En outre, le délégué du gouvernement estime que les motifs économiques invoqués également par le demandeur ne seraient pas de nature à justifier la reconnaissance d’un statut de protection internationale du fait qu’ils ne rentreraient pas dans le champ d’application de la Convention de Genève et de la loi du 18 décembre 2015.
Le délégué du gouvernement exclut également tout risque d’une persécution future dans le chef du demandeur, en soutenant qu’il existerait une possibilité pour lui de pouvoir bénéficier d’une fuite interne dans son pays d’origine.
Enfin, le représentant gouvernemental estime qu’un ordre de quitter le territoire aurait valablement pu être exprimé à l’encontre du demandeur.

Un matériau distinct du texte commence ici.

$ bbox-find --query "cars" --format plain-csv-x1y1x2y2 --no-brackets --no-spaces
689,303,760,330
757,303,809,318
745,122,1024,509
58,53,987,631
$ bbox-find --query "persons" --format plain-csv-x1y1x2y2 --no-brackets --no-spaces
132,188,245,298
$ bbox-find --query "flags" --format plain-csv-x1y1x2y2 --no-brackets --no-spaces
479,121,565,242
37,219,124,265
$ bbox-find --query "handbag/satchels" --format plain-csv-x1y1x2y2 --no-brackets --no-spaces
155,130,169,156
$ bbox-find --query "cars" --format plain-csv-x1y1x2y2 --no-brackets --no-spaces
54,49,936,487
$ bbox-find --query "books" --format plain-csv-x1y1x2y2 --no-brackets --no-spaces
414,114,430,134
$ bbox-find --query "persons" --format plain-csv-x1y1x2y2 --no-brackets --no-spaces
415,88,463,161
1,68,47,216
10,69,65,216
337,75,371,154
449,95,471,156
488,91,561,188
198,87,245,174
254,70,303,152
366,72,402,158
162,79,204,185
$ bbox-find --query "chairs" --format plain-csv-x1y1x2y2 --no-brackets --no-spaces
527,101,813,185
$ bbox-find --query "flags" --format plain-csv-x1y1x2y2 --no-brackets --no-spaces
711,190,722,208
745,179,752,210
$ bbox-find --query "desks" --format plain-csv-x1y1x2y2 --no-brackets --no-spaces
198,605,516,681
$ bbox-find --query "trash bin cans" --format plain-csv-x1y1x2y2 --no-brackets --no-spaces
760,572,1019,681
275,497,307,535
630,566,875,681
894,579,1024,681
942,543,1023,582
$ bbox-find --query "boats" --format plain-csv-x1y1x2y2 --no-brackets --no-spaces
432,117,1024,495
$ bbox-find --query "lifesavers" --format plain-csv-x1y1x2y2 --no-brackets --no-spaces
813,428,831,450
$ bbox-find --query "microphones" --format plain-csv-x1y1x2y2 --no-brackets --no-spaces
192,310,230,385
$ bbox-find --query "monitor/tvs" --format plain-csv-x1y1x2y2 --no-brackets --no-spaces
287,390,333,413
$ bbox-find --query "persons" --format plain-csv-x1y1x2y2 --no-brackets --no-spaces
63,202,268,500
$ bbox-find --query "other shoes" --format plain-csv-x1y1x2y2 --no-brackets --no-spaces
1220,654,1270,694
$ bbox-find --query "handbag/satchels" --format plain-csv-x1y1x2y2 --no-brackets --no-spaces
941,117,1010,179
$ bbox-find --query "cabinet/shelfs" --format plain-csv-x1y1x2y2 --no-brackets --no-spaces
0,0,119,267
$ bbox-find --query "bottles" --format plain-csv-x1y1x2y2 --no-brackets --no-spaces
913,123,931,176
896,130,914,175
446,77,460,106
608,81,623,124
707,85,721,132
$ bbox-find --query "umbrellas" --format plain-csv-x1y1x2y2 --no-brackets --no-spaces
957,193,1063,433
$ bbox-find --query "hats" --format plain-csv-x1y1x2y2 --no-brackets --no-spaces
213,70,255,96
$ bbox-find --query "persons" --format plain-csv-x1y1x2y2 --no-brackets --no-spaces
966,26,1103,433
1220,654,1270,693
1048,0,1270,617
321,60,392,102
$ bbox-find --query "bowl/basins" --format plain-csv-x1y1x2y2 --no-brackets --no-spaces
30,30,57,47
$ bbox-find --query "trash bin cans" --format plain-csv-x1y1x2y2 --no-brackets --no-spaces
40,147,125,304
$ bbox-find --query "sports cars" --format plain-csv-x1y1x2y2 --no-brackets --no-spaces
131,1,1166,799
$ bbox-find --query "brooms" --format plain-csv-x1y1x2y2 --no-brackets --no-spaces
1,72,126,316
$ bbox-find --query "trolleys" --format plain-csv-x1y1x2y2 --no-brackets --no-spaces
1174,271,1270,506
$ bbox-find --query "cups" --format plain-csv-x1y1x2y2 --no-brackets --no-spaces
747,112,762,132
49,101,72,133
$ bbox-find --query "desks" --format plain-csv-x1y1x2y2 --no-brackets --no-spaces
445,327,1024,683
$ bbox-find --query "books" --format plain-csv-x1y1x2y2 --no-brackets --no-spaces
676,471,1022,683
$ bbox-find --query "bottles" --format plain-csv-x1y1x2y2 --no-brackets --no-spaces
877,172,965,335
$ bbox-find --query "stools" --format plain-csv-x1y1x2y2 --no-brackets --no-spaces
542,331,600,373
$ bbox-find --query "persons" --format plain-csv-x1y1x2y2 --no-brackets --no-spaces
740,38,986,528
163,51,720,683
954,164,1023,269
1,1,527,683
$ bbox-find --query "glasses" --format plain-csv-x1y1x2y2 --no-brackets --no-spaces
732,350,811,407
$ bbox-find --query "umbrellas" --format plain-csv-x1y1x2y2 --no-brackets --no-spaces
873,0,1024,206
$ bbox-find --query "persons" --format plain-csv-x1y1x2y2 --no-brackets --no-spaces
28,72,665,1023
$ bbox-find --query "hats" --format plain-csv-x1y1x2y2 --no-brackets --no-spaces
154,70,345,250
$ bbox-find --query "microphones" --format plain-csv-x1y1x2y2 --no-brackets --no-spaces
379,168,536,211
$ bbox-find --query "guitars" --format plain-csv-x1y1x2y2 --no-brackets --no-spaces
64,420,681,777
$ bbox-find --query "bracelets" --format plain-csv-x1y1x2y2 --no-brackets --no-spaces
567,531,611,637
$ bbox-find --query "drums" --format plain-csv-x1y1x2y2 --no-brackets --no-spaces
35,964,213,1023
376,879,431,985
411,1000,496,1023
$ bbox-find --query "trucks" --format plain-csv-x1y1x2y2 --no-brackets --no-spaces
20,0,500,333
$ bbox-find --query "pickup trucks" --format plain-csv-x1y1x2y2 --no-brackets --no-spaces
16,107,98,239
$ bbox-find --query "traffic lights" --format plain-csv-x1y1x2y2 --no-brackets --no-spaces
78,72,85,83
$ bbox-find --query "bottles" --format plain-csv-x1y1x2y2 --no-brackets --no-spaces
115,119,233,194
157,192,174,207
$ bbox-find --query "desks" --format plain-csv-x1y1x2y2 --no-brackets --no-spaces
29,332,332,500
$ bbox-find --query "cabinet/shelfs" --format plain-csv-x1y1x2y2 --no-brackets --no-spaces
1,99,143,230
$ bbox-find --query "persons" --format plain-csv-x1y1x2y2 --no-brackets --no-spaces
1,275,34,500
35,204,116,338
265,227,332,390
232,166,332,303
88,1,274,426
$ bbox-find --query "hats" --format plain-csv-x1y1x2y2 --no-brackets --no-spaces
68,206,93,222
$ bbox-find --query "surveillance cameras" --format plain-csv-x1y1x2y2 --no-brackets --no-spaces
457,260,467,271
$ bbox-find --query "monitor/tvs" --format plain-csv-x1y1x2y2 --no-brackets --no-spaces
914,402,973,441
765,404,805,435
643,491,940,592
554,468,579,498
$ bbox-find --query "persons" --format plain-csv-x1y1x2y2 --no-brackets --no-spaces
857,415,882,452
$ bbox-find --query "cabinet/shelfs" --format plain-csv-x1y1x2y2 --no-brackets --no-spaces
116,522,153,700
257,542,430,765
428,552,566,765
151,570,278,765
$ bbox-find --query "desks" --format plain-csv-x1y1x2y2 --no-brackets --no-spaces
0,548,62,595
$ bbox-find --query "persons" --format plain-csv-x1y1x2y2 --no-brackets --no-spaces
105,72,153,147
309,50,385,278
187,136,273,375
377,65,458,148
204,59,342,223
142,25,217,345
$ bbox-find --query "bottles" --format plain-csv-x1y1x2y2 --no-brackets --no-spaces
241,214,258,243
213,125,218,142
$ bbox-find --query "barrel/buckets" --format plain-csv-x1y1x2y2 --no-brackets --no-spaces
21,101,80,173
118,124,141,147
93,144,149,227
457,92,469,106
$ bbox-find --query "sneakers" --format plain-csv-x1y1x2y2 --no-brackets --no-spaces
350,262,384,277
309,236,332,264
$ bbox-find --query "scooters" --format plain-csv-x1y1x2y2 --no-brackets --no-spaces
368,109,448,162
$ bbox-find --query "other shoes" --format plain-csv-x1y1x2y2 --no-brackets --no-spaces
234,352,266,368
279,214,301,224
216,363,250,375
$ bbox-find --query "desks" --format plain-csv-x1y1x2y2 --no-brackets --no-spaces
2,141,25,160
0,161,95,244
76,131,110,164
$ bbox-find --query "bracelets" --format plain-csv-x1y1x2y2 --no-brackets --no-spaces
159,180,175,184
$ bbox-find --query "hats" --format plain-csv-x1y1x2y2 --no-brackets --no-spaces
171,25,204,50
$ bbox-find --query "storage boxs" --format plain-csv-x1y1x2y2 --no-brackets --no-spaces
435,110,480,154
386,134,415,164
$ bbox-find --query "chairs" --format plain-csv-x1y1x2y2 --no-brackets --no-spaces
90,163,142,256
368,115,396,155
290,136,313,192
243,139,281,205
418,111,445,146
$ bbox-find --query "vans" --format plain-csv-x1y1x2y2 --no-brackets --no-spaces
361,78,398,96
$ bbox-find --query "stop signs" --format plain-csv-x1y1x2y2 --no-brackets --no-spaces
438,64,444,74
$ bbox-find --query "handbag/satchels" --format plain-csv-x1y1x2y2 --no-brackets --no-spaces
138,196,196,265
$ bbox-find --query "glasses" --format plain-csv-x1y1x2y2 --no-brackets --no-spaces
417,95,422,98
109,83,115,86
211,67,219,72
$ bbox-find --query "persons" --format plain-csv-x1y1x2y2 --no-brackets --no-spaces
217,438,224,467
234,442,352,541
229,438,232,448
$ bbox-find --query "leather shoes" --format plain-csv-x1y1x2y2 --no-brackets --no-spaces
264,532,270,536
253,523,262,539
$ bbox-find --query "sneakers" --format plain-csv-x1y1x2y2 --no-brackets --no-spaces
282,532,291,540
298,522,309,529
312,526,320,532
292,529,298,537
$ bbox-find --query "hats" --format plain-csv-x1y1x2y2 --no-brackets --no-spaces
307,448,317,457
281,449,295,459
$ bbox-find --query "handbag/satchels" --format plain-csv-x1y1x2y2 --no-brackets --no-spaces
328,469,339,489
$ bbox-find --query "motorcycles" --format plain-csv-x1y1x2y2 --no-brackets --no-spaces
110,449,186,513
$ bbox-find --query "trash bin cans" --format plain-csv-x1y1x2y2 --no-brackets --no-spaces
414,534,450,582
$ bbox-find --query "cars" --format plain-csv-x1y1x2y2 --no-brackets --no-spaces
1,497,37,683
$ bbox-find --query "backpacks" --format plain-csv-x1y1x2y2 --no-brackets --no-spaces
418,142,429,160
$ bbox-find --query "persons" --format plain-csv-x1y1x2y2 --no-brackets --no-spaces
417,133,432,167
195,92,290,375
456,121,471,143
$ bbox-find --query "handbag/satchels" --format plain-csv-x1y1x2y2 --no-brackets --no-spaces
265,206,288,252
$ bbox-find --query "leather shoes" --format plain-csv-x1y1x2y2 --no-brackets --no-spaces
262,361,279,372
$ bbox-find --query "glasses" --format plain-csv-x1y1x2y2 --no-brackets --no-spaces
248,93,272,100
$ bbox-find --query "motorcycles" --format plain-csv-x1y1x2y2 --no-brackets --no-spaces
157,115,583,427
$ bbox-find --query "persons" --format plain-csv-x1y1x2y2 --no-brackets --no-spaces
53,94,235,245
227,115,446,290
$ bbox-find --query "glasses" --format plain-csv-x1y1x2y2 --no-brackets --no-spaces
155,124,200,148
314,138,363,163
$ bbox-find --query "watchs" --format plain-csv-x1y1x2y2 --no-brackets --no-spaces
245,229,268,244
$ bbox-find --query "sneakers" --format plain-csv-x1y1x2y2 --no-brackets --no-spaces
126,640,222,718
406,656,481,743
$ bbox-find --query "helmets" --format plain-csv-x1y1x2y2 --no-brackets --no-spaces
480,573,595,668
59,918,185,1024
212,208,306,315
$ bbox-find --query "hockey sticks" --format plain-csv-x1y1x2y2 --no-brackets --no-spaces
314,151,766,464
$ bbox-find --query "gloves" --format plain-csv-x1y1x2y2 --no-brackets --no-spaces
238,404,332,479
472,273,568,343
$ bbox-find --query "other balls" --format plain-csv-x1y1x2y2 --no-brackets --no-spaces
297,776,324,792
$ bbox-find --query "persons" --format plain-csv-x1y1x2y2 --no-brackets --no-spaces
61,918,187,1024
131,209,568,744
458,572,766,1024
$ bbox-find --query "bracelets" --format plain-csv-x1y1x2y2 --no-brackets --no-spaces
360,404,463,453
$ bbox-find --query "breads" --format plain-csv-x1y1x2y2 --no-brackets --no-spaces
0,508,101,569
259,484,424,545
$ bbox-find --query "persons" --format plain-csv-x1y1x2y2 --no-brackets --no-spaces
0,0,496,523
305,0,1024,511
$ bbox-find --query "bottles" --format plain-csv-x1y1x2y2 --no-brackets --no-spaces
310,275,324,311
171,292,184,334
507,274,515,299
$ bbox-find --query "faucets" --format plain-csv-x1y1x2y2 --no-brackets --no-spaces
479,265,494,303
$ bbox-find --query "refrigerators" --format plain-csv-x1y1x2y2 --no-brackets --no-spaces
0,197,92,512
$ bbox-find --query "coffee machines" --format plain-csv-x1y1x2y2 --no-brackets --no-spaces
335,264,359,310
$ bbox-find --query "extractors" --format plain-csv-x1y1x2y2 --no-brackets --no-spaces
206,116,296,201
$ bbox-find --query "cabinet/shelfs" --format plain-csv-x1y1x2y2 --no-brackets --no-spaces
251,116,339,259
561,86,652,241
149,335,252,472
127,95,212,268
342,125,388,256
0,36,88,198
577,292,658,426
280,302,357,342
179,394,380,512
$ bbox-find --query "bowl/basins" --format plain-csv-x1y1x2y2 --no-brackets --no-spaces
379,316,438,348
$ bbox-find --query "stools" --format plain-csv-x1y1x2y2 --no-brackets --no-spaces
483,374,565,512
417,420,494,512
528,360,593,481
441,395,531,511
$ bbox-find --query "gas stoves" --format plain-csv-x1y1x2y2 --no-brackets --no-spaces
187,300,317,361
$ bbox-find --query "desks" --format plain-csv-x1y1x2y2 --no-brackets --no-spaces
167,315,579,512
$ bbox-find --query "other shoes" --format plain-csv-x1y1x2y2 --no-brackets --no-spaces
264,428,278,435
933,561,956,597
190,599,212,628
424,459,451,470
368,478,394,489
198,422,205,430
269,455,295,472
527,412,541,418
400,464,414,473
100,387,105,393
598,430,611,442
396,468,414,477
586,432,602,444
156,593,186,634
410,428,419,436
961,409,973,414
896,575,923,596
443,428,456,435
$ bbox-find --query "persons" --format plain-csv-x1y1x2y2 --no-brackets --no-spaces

En application de l’article 35, paragraphe (2), deuxième alinéa, de la loi du 18 décembre 2015, le président de chambre ou le juge qui le remplace doit débouter le demandeur de sa demande de protection internationale au cas où il estime « que le recours est manifestement infondé ». Dans le cas contraire, et suivant la même disposition légale, il doit renvoyer « l’affaire devant le tribunal administratif pour y statuer ».
Il en résulte qu’il appartient au magistrat, siégeant en tant que juge unique, d’apprécier si le recours est manifestement infondé, dans la négative, le recours étant renvoyé devant le tribunal administratif siégeant en composition collégiale pour y statuer.
Au vu de cette disposition légale, le soussigné doit partant, et dans une première phase, examiner si, en ce qui concerne le premier volet de la décision sous examen, à savoir celui qui a trait à l’application de la procédure accélérée pour traiter la demande de protection internationale du demandeur, le recours introduit par lui est, le cas échéant, manifestement infondé.
Il convient tout d’abord de relever que ni le texte législatif, ni d’ailleurs les travaux parlementaires afférents ne contiennent de définition de ce qu’il convient d’entendre par « manifestement infondé », et ce, contrairement à l’ancienne loi modifiée du 3 avril 1996 portant création 1) d’une procédure relative à l’examen d’une demande d’asile, 2) d’un régime de protection temporaire, laquelle définissait, en son article 9, la demande d’asile manifestement infondée, définition complétée par le règlement grand-ducal du 22 avril 1996 portant application des articles 8 et 9 de la loi du 3 avril 1996.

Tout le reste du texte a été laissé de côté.